Both the custom polynomial logistic regression model and Scikit-Learn's implementation perform strongly with a degree of **4**. The custom model achieves high accuracy across the training (**95.71%**), validation (**94.44%**), and test (**94.92%**) sets, with notable precision (**92.19%**, **84.04%**, **89.41%**), recall (**79.46%**, **79.80%**, **76.77%**), and F1-scores (**85.35%**, **81.87%**, **82.61%**) respectively.

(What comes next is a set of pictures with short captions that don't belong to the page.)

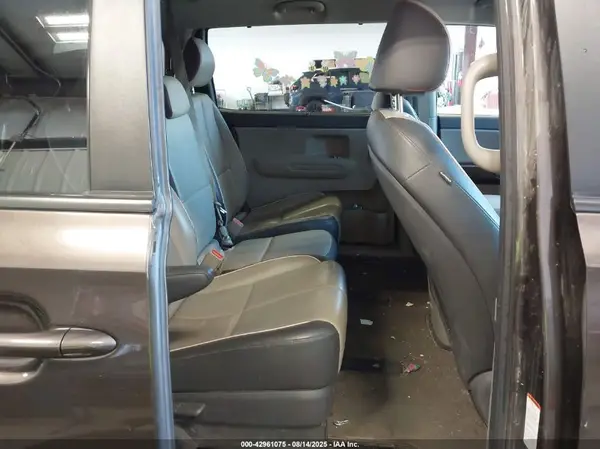 KNDMB5C15H6327595 2017 KIA SEDONA - Image 8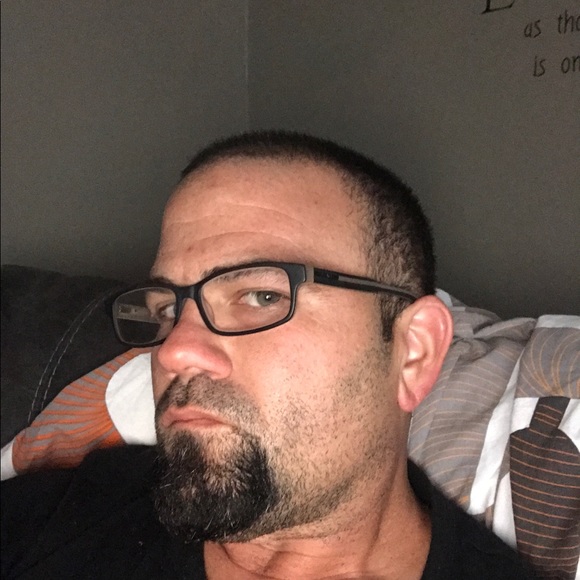 Profile Picture of Hiram Morales (@musicload) on Poshmark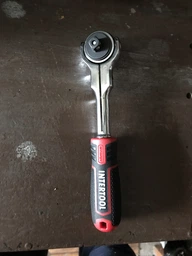 Ключ трещотка 3/8 (Intertool) с вращающейся головкой (72зуба) (ET-8008)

In comparison, Scikit-Learn's model demonstrates similar performance. It achieves training set metrics with an accuracy of **95.98%**, precision of **91.08%**, recall of **82.49%**, and F1-score of **86.57%**. On the validation set, it reports an accuracy of **95.24%**, precision of **84.16%**, recall of **85.86%**, and F1-score of **85.00%**. The test set yields **94.76%** accuracy, **85.87%** precision, **79.80%** recall, and an F1-score of **82.72%**.

Both models demonstrate effective polynomial logistic regression capabilities, with the custom model showing competitive performance. The goal of building a binary classification model with a non-linear/polynomial decision boundary has been successfully achieved.